In a cohort study of people with 1 or more risk factors for progression to severe COVID-19, post-COVID-19 condition (PCC) occurred less often among those treated with nirmatrelvir within 5 days of a positive SARS-CoV-2 test. The relationship was present among the mostly male participants in this VA study regardless of vaccination status and history of prior infection. “The totality of findings suggests that treatment with nirmatrelvir during the acute phase of COVID-19 may reduce the risk of post–acute adverse health outcomes,” the investigators conclude.

Participants were patients in VA health care databases who had a SARS-CoV-2 positive test result between Jan. 3, 2022, and Dec. 31, 2022, who were not hospitalized on the day of the positive test result, who had at least 1 risk factor for progression to severe COVID-19 illness, and who had survived the first 30 days after SARS-CoV-2 diagnosis. The cohort group comprised 35,717 patients treated with oral nirmatrelvir within 5 days after the positive test; the control group was 246,076 patients who received no COVID-19 antiviral or antibody treatment during the acute phase of SARS-CoV-2 infection.

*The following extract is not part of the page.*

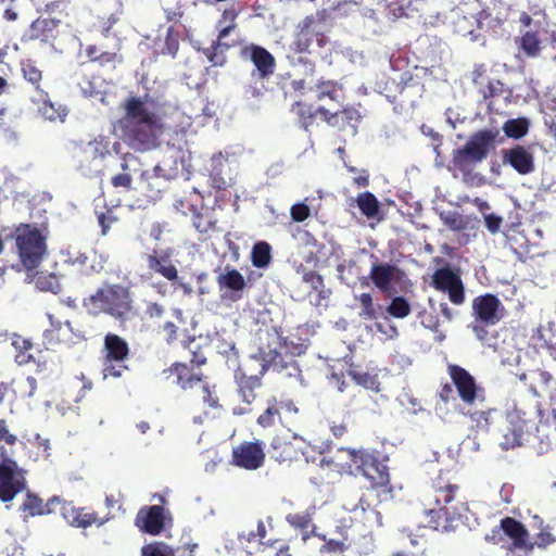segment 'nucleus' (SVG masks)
Listing matches in <instances>:
<instances>
[{"label": "nucleus", "instance_id": "obj_1", "mask_svg": "<svg viewBox=\"0 0 556 556\" xmlns=\"http://www.w3.org/2000/svg\"><path fill=\"white\" fill-rule=\"evenodd\" d=\"M258 354L262 359L260 376L238 370L236 381L238 393L243 402L251 405L256 399V390L261 388V376L271 369L286 377H298L301 374L298 356L305 354L307 344L301 338L283 337L275 326H266L257 332Z\"/></svg>", "mask_w": 556, "mask_h": 556}, {"label": "nucleus", "instance_id": "obj_2", "mask_svg": "<svg viewBox=\"0 0 556 556\" xmlns=\"http://www.w3.org/2000/svg\"><path fill=\"white\" fill-rule=\"evenodd\" d=\"M123 116L117 121V127L123 140L139 151L154 149L164 132L163 118L156 110V103L146 94L127 97L123 103Z\"/></svg>", "mask_w": 556, "mask_h": 556}, {"label": "nucleus", "instance_id": "obj_3", "mask_svg": "<svg viewBox=\"0 0 556 556\" xmlns=\"http://www.w3.org/2000/svg\"><path fill=\"white\" fill-rule=\"evenodd\" d=\"M83 305L93 316L103 314L117 321H126L135 315L132 293L122 283H103Z\"/></svg>", "mask_w": 556, "mask_h": 556}, {"label": "nucleus", "instance_id": "obj_4", "mask_svg": "<svg viewBox=\"0 0 556 556\" xmlns=\"http://www.w3.org/2000/svg\"><path fill=\"white\" fill-rule=\"evenodd\" d=\"M495 138L496 132L491 129L475 132L464 147L453 150L448 170L454 177L459 173L465 182L472 180L476 165L486 159Z\"/></svg>", "mask_w": 556, "mask_h": 556}, {"label": "nucleus", "instance_id": "obj_5", "mask_svg": "<svg viewBox=\"0 0 556 556\" xmlns=\"http://www.w3.org/2000/svg\"><path fill=\"white\" fill-rule=\"evenodd\" d=\"M348 476H362L367 479L372 489L391 490L389 467L380 452L366 447H349Z\"/></svg>", "mask_w": 556, "mask_h": 556}, {"label": "nucleus", "instance_id": "obj_6", "mask_svg": "<svg viewBox=\"0 0 556 556\" xmlns=\"http://www.w3.org/2000/svg\"><path fill=\"white\" fill-rule=\"evenodd\" d=\"M15 245L23 266L36 268L46 252V239L38 228L29 224H20L14 230Z\"/></svg>", "mask_w": 556, "mask_h": 556}, {"label": "nucleus", "instance_id": "obj_7", "mask_svg": "<svg viewBox=\"0 0 556 556\" xmlns=\"http://www.w3.org/2000/svg\"><path fill=\"white\" fill-rule=\"evenodd\" d=\"M326 26L324 15L319 12L306 16L296 26L291 50L296 53H313V45L323 48L327 45Z\"/></svg>", "mask_w": 556, "mask_h": 556}, {"label": "nucleus", "instance_id": "obj_8", "mask_svg": "<svg viewBox=\"0 0 556 556\" xmlns=\"http://www.w3.org/2000/svg\"><path fill=\"white\" fill-rule=\"evenodd\" d=\"M102 354L104 361L103 376L118 378L127 369L124 363L128 359L130 348L121 336L108 332L103 338Z\"/></svg>", "mask_w": 556, "mask_h": 556}, {"label": "nucleus", "instance_id": "obj_9", "mask_svg": "<svg viewBox=\"0 0 556 556\" xmlns=\"http://www.w3.org/2000/svg\"><path fill=\"white\" fill-rule=\"evenodd\" d=\"M26 486L23 470L17 463L9 457L7 451H2L0 458V500L12 501L15 495Z\"/></svg>", "mask_w": 556, "mask_h": 556}, {"label": "nucleus", "instance_id": "obj_10", "mask_svg": "<svg viewBox=\"0 0 556 556\" xmlns=\"http://www.w3.org/2000/svg\"><path fill=\"white\" fill-rule=\"evenodd\" d=\"M299 408L288 400H277L273 397L268 401L266 409L257 417V425L262 428H271L277 422L290 429L295 426Z\"/></svg>", "mask_w": 556, "mask_h": 556}, {"label": "nucleus", "instance_id": "obj_11", "mask_svg": "<svg viewBox=\"0 0 556 556\" xmlns=\"http://www.w3.org/2000/svg\"><path fill=\"white\" fill-rule=\"evenodd\" d=\"M447 372L465 404L472 405L476 401L484 399L483 388L478 386L475 377L467 369L456 364H448Z\"/></svg>", "mask_w": 556, "mask_h": 556}, {"label": "nucleus", "instance_id": "obj_12", "mask_svg": "<svg viewBox=\"0 0 556 556\" xmlns=\"http://www.w3.org/2000/svg\"><path fill=\"white\" fill-rule=\"evenodd\" d=\"M265 457V444L262 441H243L232 447L230 465L256 470L264 466Z\"/></svg>", "mask_w": 556, "mask_h": 556}, {"label": "nucleus", "instance_id": "obj_13", "mask_svg": "<svg viewBox=\"0 0 556 556\" xmlns=\"http://www.w3.org/2000/svg\"><path fill=\"white\" fill-rule=\"evenodd\" d=\"M502 21L497 17H493L491 13L481 11L477 15H457L454 21L455 31L460 36H470L472 40H477L482 30L488 33L491 28L502 26Z\"/></svg>", "mask_w": 556, "mask_h": 556}, {"label": "nucleus", "instance_id": "obj_14", "mask_svg": "<svg viewBox=\"0 0 556 556\" xmlns=\"http://www.w3.org/2000/svg\"><path fill=\"white\" fill-rule=\"evenodd\" d=\"M459 490L458 484L452 483L440 473L432 480L429 490L425 493L422 504L425 507H451L452 505H456L457 502H460L457 498Z\"/></svg>", "mask_w": 556, "mask_h": 556}, {"label": "nucleus", "instance_id": "obj_15", "mask_svg": "<svg viewBox=\"0 0 556 556\" xmlns=\"http://www.w3.org/2000/svg\"><path fill=\"white\" fill-rule=\"evenodd\" d=\"M431 286L440 292L447 293L455 305L465 302V288L462 278L450 267L438 268L431 277Z\"/></svg>", "mask_w": 556, "mask_h": 556}, {"label": "nucleus", "instance_id": "obj_16", "mask_svg": "<svg viewBox=\"0 0 556 556\" xmlns=\"http://www.w3.org/2000/svg\"><path fill=\"white\" fill-rule=\"evenodd\" d=\"M472 313L475 320L486 325H496L506 316L507 312L496 295L485 293L473 299Z\"/></svg>", "mask_w": 556, "mask_h": 556}, {"label": "nucleus", "instance_id": "obj_17", "mask_svg": "<svg viewBox=\"0 0 556 556\" xmlns=\"http://www.w3.org/2000/svg\"><path fill=\"white\" fill-rule=\"evenodd\" d=\"M468 510L465 502H457L451 507L430 506L425 507L428 518L427 526L437 531L447 532L452 529V521L462 517L464 511Z\"/></svg>", "mask_w": 556, "mask_h": 556}, {"label": "nucleus", "instance_id": "obj_18", "mask_svg": "<svg viewBox=\"0 0 556 556\" xmlns=\"http://www.w3.org/2000/svg\"><path fill=\"white\" fill-rule=\"evenodd\" d=\"M500 529L511 540L509 546L511 552L522 551L526 554H530L534 551V544L530 541L529 531L521 521L513 517H504L500 521Z\"/></svg>", "mask_w": 556, "mask_h": 556}, {"label": "nucleus", "instance_id": "obj_19", "mask_svg": "<svg viewBox=\"0 0 556 556\" xmlns=\"http://www.w3.org/2000/svg\"><path fill=\"white\" fill-rule=\"evenodd\" d=\"M143 260L151 275H160L170 282L178 280V269L173 264L168 251L152 249L143 255Z\"/></svg>", "mask_w": 556, "mask_h": 556}, {"label": "nucleus", "instance_id": "obj_20", "mask_svg": "<svg viewBox=\"0 0 556 556\" xmlns=\"http://www.w3.org/2000/svg\"><path fill=\"white\" fill-rule=\"evenodd\" d=\"M166 514L161 505L144 506L139 509L135 525L143 533L159 535L165 529Z\"/></svg>", "mask_w": 556, "mask_h": 556}, {"label": "nucleus", "instance_id": "obj_21", "mask_svg": "<svg viewBox=\"0 0 556 556\" xmlns=\"http://www.w3.org/2000/svg\"><path fill=\"white\" fill-rule=\"evenodd\" d=\"M504 165H509L519 175H529L535 169L534 154L529 147L516 144L502 151Z\"/></svg>", "mask_w": 556, "mask_h": 556}, {"label": "nucleus", "instance_id": "obj_22", "mask_svg": "<svg viewBox=\"0 0 556 556\" xmlns=\"http://www.w3.org/2000/svg\"><path fill=\"white\" fill-rule=\"evenodd\" d=\"M295 440H298V435H293L292 439L275 435L268 448L269 457L279 464L288 465L298 460L303 452L294 442Z\"/></svg>", "mask_w": 556, "mask_h": 556}, {"label": "nucleus", "instance_id": "obj_23", "mask_svg": "<svg viewBox=\"0 0 556 556\" xmlns=\"http://www.w3.org/2000/svg\"><path fill=\"white\" fill-rule=\"evenodd\" d=\"M56 506H60V513L64 520L74 528L86 529L99 521L96 511H87L84 507H76L73 502L61 498V504H56Z\"/></svg>", "mask_w": 556, "mask_h": 556}, {"label": "nucleus", "instance_id": "obj_24", "mask_svg": "<svg viewBox=\"0 0 556 556\" xmlns=\"http://www.w3.org/2000/svg\"><path fill=\"white\" fill-rule=\"evenodd\" d=\"M243 55L252 61L257 71L258 78L265 79L274 74L276 60L265 48L257 45H250L243 49Z\"/></svg>", "mask_w": 556, "mask_h": 556}, {"label": "nucleus", "instance_id": "obj_25", "mask_svg": "<svg viewBox=\"0 0 556 556\" xmlns=\"http://www.w3.org/2000/svg\"><path fill=\"white\" fill-rule=\"evenodd\" d=\"M59 26L60 18H56V16H39L29 26V38L41 42H49L56 38Z\"/></svg>", "mask_w": 556, "mask_h": 556}, {"label": "nucleus", "instance_id": "obj_26", "mask_svg": "<svg viewBox=\"0 0 556 556\" xmlns=\"http://www.w3.org/2000/svg\"><path fill=\"white\" fill-rule=\"evenodd\" d=\"M167 372L175 374L176 383L185 391L201 386L206 379L201 371H194L193 368L180 362H175L169 368L163 370V374Z\"/></svg>", "mask_w": 556, "mask_h": 556}, {"label": "nucleus", "instance_id": "obj_27", "mask_svg": "<svg viewBox=\"0 0 556 556\" xmlns=\"http://www.w3.org/2000/svg\"><path fill=\"white\" fill-rule=\"evenodd\" d=\"M56 504H61V497L52 496L43 503L36 494L27 492L20 509L25 514V518L52 514L55 511Z\"/></svg>", "mask_w": 556, "mask_h": 556}, {"label": "nucleus", "instance_id": "obj_28", "mask_svg": "<svg viewBox=\"0 0 556 556\" xmlns=\"http://www.w3.org/2000/svg\"><path fill=\"white\" fill-rule=\"evenodd\" d=\"M48 319L50 321V328L46 329L42 333L45 346L52 349L60 344L67 345V342L71 341V339L67 338L71 332V321L66 320L65 323H61L54 319L51 314H48Z\"/></svg>", "mask_w": 556, "mask_h": 556}, {"label": "nucleus", "instance_id": "obj_29", "mask_svg": "<svg viewBox=\"0 0 556 556\" xmlns=\"http://www.w3.org/2000/svg\"><path fill=\"white\" fill-rule=\"evenodd\" d=\"M400 269L389 263L375 262L371 265L369 279L380 291L387 293L391 290V283Z\"/></svg>", "mask_w": 556, "mask_h": 556}, {"label": "nucleus", "instance_id": "obj_30", "mask_svg": "<svg viewBox=\"0 0 556 556\" xmlns=\"http://www.w3.org/2000/svg\"><path fill=\"white\" fill-rule=\"evenodd\" d=\"M216 281L220 290H229L233 293V300L241 299L247 287L243 275L231 266H226L224 273L217 276Z\"/></svg>", "mask_w": 556, "mask_h": 556}, {"label": "nucleus", "instance_id": "obj_31", "mask_svg": "<svg viewBox=\"0 0 556 556\" xmlns=\"http://www.w3.org/2000/svg\"><path fill=\"white\" fill-rule=\"evenodd\" d=\"M159 169L155 167L153 172H142L140 176V191L151 200L159 199L166 187V179L157 173Z\"/></svg>", "mask_w": 556, "mask_h": 556}, {"label": "nucleus", "instance_id": "obj_32", "mask_svg": "<svg viewBox=\"0 0 556 556\" xmlns=\"http://www.w3.org/2000/svg\"><path fill=\"white\" fill-rule=\"evenodd\" d=\"M192 226L199 233V240L205 242L212 238V233L217 230V220L208 212H200L191 205Z\"/></svg>", "mask_w": 556, "mask_h": 556}, {"label": "nucleus", "instance_id": "obj_33", "mask_svg": "<svg viewBox=\"0 0 556 556\" xmlns=\"http://www.w3.org/2000/svg\"><path fill=\"white\" fill-rule=\"evenodd\" d=\"M38 104V112L48 121H63L66 116V109L50 100L48 92L40 90L38 98L34 100Z\"/></svg>", "mask_w": 556, "mask_h": 556}, {"label": "nucleus", "instance_id": "obj_34", "mask_svg": "<svg viewBox=\"0 0 556 556\" xmlns=\"http://www.w3.org/2000/svg\"><path fill=\"white\" fill-rule=\"evenodd\" d=\"M276 84L282 90L283 94H304L306 81L304 78H296L291 71L280 73L276 76Z\"/></svg>", "mask_w": 556, "mask_h": 556}, {"label": "nucleus", "instance_id": "obj_35", "mask_svg": "<svg viewBox=\"0 0 556 556\" xmlns=\"http://www.w3.org/2000/svg\"><path fill=\"white\" fill-rule=\"evenodd\" d=\"M355 202L361 213L368 219H381L380 202L378 201L377 197L374 193L369 191L362 192L357 194Z\"/></svg>", "mask_w": 556, "mask_h": 556}, {"label": "nucleus", "instance_id": "obj_36", "mask_svg": "<svg viewBox=\"0 0 556 556\" xmlns=\"http://www.w3.org/2000/svg\"><path fill=\"white\" fill-rule=\"evenodd\" d=\"M342 85L336 80L319 79L315 85L316 99L321 101L328 98L331 101L340 102L342 94Z\"/></svg>", "mask_w": 556, "mask_h": 556}, {"label": "nucleus", "instance_id": "obj_37", "mask_svg": "<svg viewBox=\"0 0 556 556\" xmlns=\"http://www.w3.org/2000/svg\"><path fill=\"white\" fill-rule=\"evenodd\" d=\"M518 48L528 58H536L541 53V39L538 31L528 30L517 40Z\"/></svg>", "mask_w": 556, "mask_h": 556}, {"label": "nucleus", "instance_id": "obj_38", "mask_svg": "<svg viewBox=\"0 0 556 556\" xmlns=\"http://www.w3.org/2000/svg\"><path fill=\"white\" fill-rule=\"evenodd\" d=\"M348 448L349 447H340L337 450L334 455L323 457L319 465L321 467L330 468L332 471L339 473L340 476H348L346 467H349V456L345 452Z\"/></svg>", "mask_w": 556, "mask_h": 556}, {"label": "nucleus", "instance_id": "obj_39", "mask_svg": "<svg viewBox=\"0 0 556 556\" xmlns=\"http://www.w3.org/2000/svg\"><path fill=\"white\" fill-rule=\"evenodd\" d=\"M273 261L271 247L266 241H257L251 251V263L256 268H267Z\"/></svg>", "mask_w": 556, "mask_h": 556}, {"label": "nucleus", "instance_id": "obj_40", "mask_svg": "<svg viewBox=\"0 0 556 556\" xmlns=\"http://www.w3.org/2000/svg\"><path fill=\"white\" fill-rule=\"evenodd\" d=\"M530 127V121L527 117L511 118L504 123L503 131L508 138L521 139L525 137Z\"/></svg>", "mask_w": 556, "mask_h": 556}, {"label": "nucleus", "instance_id": "obj_41", "mask_svg": "<svg viewBox=\"0 0 556 556\" xmlns=\"http://www.w3.org/2000/svg\"><path fill=\"white\" fill-rule=\"evenodd\" d=\"M291 111L298 116L301 126L306 130L314 124L317 116L316 109L312 104L302 101L293 103Z\"/></svg>", "mask_w": 556, "mask_h": 556}, {"label": "nucleus", "instance_id": "obj_42", "mask_svg": "<svg viewBox=\"0 0 556 556\" xmlns=\"http://www.w3.org/2000/svg\"><path fill=\"white\" fill-rule=\"evenodd\" d=\"M338 124L337 128L344 130L348 127L356 128L361 122V113L352 105H346L342 110L337 111Z\"/></svg>", "mask_w": 556, "mask_h": 556}, {"label": "nucleus", "instance_id": "obj_43", "mask_svg": "<svg viewBox=\"0 0 556 556\" xmlns=\"http://www.w3.org/2000/svg\"><path fill=\"white\" fill-rule=\"evenodd\" d=\"M478 94L483 101L488 102V106L491 108L492 99L498 98L505 92V85L502 80L493 78L485 85L477 89Z\"/></svg>", "mask_w": 556, "mask_h": 556}, {"label": "nucleus", "instance_id": "obj_44", "mask_svg": "<svg viewBox=\"0 0 556 556\" xmlns=\"http://www.w3.org/2000/svg\"><path fill=\"white\" fill-rule=\"evenodd\" d=\"M12 344L17 351L15 358L20 365H25L35 362V357L30 353V351L34 348V344L30 340L17 337L13 340Z\"/></svg>", "mask_w": 556, "mask_h": 556}, {"label": "nucleus", "instance_id": "obj_45", "mask_svg": "<svg viewBox=\"0 0 556 556\" xmlns=\"http://www.w3.org/2000/svg\"><path fill=\"white\" fill-rule=\"evenodd\" d=\"M349 376L359 386L369 389L379 391V381L376 375H371L367 371H361L356 368L349 369Z\"/></svg>", "mask_w": 556, "mask_h": 556}, {"label": "nucleus", "instance_id": "obj_46", "mask_svg": "<svg viewBox=\"0 0 556 556\" xmlns=\"http://www.w3.org/2000/svg\"><path fill=\"white\" fill-rule=\"evenodd\" d=\"M22 73L23 77L35 86L37 93L39 94L41 90L39 84L42 80V71L38 68L35 62L26 60L22 62Z\"/></svg>", "mask_w": 556, "mask_h": 556}, {"label": "nucleus", "instance_id": "obj_47", "mask_svg": "<svg viewBox=\"0 0 556 556\" xmlns=\"http://www.w3.org/2000/svg\"><path fill=\"white\" fill-rule=\"evenodd\" d=\"M387 312L394 318H405L410 314L412 307L404 296H395L387 307Z\"/></svg>", "mask_w": 556, "mask_h": 556}, {"label": "nucleus", "instance_id": "obj_48", "mask_svg": "<svg viewBox=\"0 0 556 556\" xmlns=\"http://www.w3.org/2000/svg\"><path fill=\"white\" fill-rule=\"evenodd\" d=\"M179 50V34L173 26H169L166 30L164 40V47L162 48V54L170 55L175 58Z\"/></svg>", "mask_w": 556, "mask_h": 556}, {"label": "nucleus", "instance_id": "obj_49", "mask_svg": "<svg viewBox=\"0 0 556 556\" xmlns=\"http://www.w3.org/2000/svg\"><path fill=\"white\" fill-rule=\"evenodd\" d=\"M68 0H54L50 1L45 5V13L48 14V16H56V18H60V24L62 23L63 18H66L68 16Z\"/></svg>", "mask_w": 556, "mask_h": 556}, {"label": "nucleus", "instance_id": "obj_50", "mask_svg": "<svg viewBox=\"0 0 556 556\" xmlns=\"http://www.w3.org/2000/svg\"><path fill=\"white\" fill-rule=\"evenodd\" d=\"M286 520L291 527L301 531H307L312 526V516L306 511L288 514Z\"/></svg>", "mask_w": 556, "mask_h": 556}, {"label": "nucleus", "instance_id": "obj_51", "mask_svg": "<svg viewBox=\"0 0 556 556\" xmlns=\"http://www.w3.org/2000/svg\"><path fill=\"white\" fill-rule=\"evenodd\" d=\"M93 159H105L111 154V142L105 137H98L89 143Z\"/></svg>", "mask_w": 556, "mask_h": 556}, {"label": "nucleus", "instance_id": "obj_52", "mask_svg": "<svg viewBox=\"0 0 556 556\" xmlns=\"http://www.w3.org/2000/svg\"><path fill=\"white\" fill-rule=\"evenodd\" d=\"M490 325H486L485 323H480L475 320V323L471 326V329L473 333L476 334L477 339L488 346H495L496 344V338L490 336L489 327Z\"/></svg>", "mask_w": 556, "mask_h": 556}, {"label": "nucleus", "instance_id": "obj_53", "mask_svg": "<svg viewBox=\"0 0 556 556\" xmlns=\"http://www.w3.org/2000/svg\"><path fill=\"white\" fill-rule=\"evenodd\" d=\"M97 218L103 236L108 235L112 225L116 224L119 220V218L112 208H105V211L103 212H98Z\"/></svg>", "mask_w": 556, "mask_h": 556}, {"label": "nucleus", "instance_id": "obj_54", "mask_svg": "<svg viewBox=\"0 0 556 556\" xmlns=\"http://www.w3.org/2000/svg\"><path fill=\"white\" fill-rule=\"evenodd\" d=\"M142 556H176L173 548L164 543H151L141 548Z\"/></svg>", "mask_w": 556, "mask_h": 556}, {"label": "nucleus", "instance_id": "obj_55", "mask_svg": "<svg viewBox=\"0 0 556 556\" xmlns=\"http://www.w3.org/2000/svg\"><path fill=\"white\" fill-rule=\"evenodd\" d=\"M488 72V66L484 63L475 64L471 73V81L476 90L493 79L489 76Z\"/></svg>", "mask_w": 556, "mask_h": 556}, {"label": "nucleus", "instance_id": "obj_56", "mask_svg": "<svg viewBox=\"0 0 556 556\" xmlns=\"http://www.w3.org/2000/svg\"><path fill=\"white\" fill-rule=\"evenodd\" d=\"M556 542V535L552 533V529L549 526H544L541 528L540 532L535 534L534 547L546 548L547 546L554 544Z\"/></svg>", "mask_w": 556, "mask_h": 556}, {"label": "nucleus", "instance_id": "obj_57", "mask_svg": "<svg viewBox=\"0 0 556 556\" xmlns=\"http://www.w3.org/2000/svg\"><path fill=\"white\" fill-rule=\"evenodd\" d=\"M362 306L361 316L366 319H374L376 317V308L374 305L372 296L370 293H362L357 298Z\"/></svg>", "mask_w": 556, "mask_h": 556}, {"label": "nucleus", "instance_id": "obj_58", "mask_svg": "<svg viewBox=\"0 0 556 556\" xmlns=\"http://www.w3.org/2000/svg\"><path fill=\"white\" fill-rule=\"evenodd\" d=\"M200 387L202 390V400L204 404H206L208 407L213 409L220 408L222 405L219 404V399L215 394V392L211 390L208 383L204 380Z\"/></svg>", "mask_w": 556, "mask_h": 556}, {"label": "nucleus", "instance_id": "obj_59", "mask_svg": "<svg viewBox=\"0 0 556 556\" xmlns=\"http://www.w3.org/2000/svg\"><path fill=\"white\" fill-rule=\"evenodd\" d=\"M350 173L355 174L353 177V184L357 188H366L369 186V173L366 169H357L354 166H348Z\"/></svg>", "mask_w": 556, "mask_h": 556}, {"label": "nucleus", "instance_id": "obj_60", "mask_svg": "<svg viewBox=\"0 0 556 556\" xmlns=\"http://www.w3.org/2000/svg\"><path fill=\"white\" fill-rule=\"evenodd\" d=\"M111 185L114 188H123L126 191L131 189L132 177L129 173H119L111 177Z\"/></svg>", "mask_w": 556, "mask_h": 556}, {"label": "nucleus", "instance_id": "obj_61", "mask_svg": "<svg viewBox=\"0 0 556 556\" xmlns=\"http://www.w3.org/2000/svg\"><path fill=\"white\" fill-rule=\"evenodd\" d=\"M219 48H215V42L204 51L205 56L214 66H223L226 62V56L223 52H218Z\"/></svg>", "mask_w": 556, "mask_h": 556}, {"label": "nucleus", "instance_id": "obj_62", "mask_svg": "<svg viewBox=\"0 0 556 556\" xmlns=\"http://www.w3.org/2000/svg\"><path fill=\"white\" fill-rule=\"evenodd\" d=\"M309 213V207L305 203H296L291 206V217L294 222H304L308 218Z\"/></svg>", "mask_w": 556, "mask_h": 556}, {"label": "nucleus", "instance_id": "obj_63", "mask_svg": "<svg viewBox=\"0 0 556 556\" xmlns=\"http://www.w3.org/2000/svg\"><path fill=\"white\" fill-rule=\"evenodd\" d=\"M123 61V58L121 54H118L117 52L115 51H102L100 54H99V58L97 59V64H99L100 66H105V65H109V64H115V63H121Z\"/></svg>", "mask_w": 556, "mask_h": 556}, {"label": "nucleus", "instance_id": "obj_64", "mask_svg": "<svg viewBox=\"0 0 556 556\" xmlns=\"http://www.w3.org/2000/svg\"><path fill=\"white\" fill-rule=\"evenodd\" d=\"M162 332L167 344H173L178 338V327L172 321H166L162 326Z\"/></svg>", "mask_w": 556, "mask_h": 556}]
</instances>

Using inverse probability-weighted survival models to estimate the association of nirmatrelvir (vs control) with post–acute death, post–acute hospitalization, and a prespecified panel of 13 post–acute COVID-19 sequelae (components of PCC), the researchers found these relative risks (RRs), hazard ratios (HRs), and absolute scale as absolute risk reduction in percentage at 180 days (ARR): “A total of 281,793 patients (mean [SD] age, 61.99 [14.96]; 242,383 [86.01%] male) who had a positive SARS-CoV-2 test result and had at least 1 risk factor for progression to severe COVID-19 illness were studied.… Compared with the control group, nirmatrelvir was associated with reduced risk of PCC (RR, 0.74; 95% CI, 0.72-0.77; ARR, 4.51%; 95% CI, 4.01-4.99), including reduced risk of 10 of 13 post–acute sequelae (components of PCC) in the cardiovascular system (dysrhythmia and ischemic heart disease), coagulation and hematologic disorders (pulmonary embolism and deep vein thrombosis), fatigue and malaise, acute kidney disease, muscle pain, neurologic system (neurocognitive impairment and dysautonomia), and shortness of breath. Nirmatrelvir was also associated with reduced risk of post–acute death (HR, 0.53; 95% CI, 0.46-0.61); ARR, 0.65%; 95% CI, 0.54-0.77), and post–acute hospitalization (HR, 0.76; 95% CI, 0.73-0.80; ARR, 1.72%; 95% CI, 1.42-2.01). Nirmatrelvir was associated with reduced risk of PCC in people who were unvaccinated, vaccinated, and boosted, and in people with primary SARS-CoV-2 infection and reinfection.”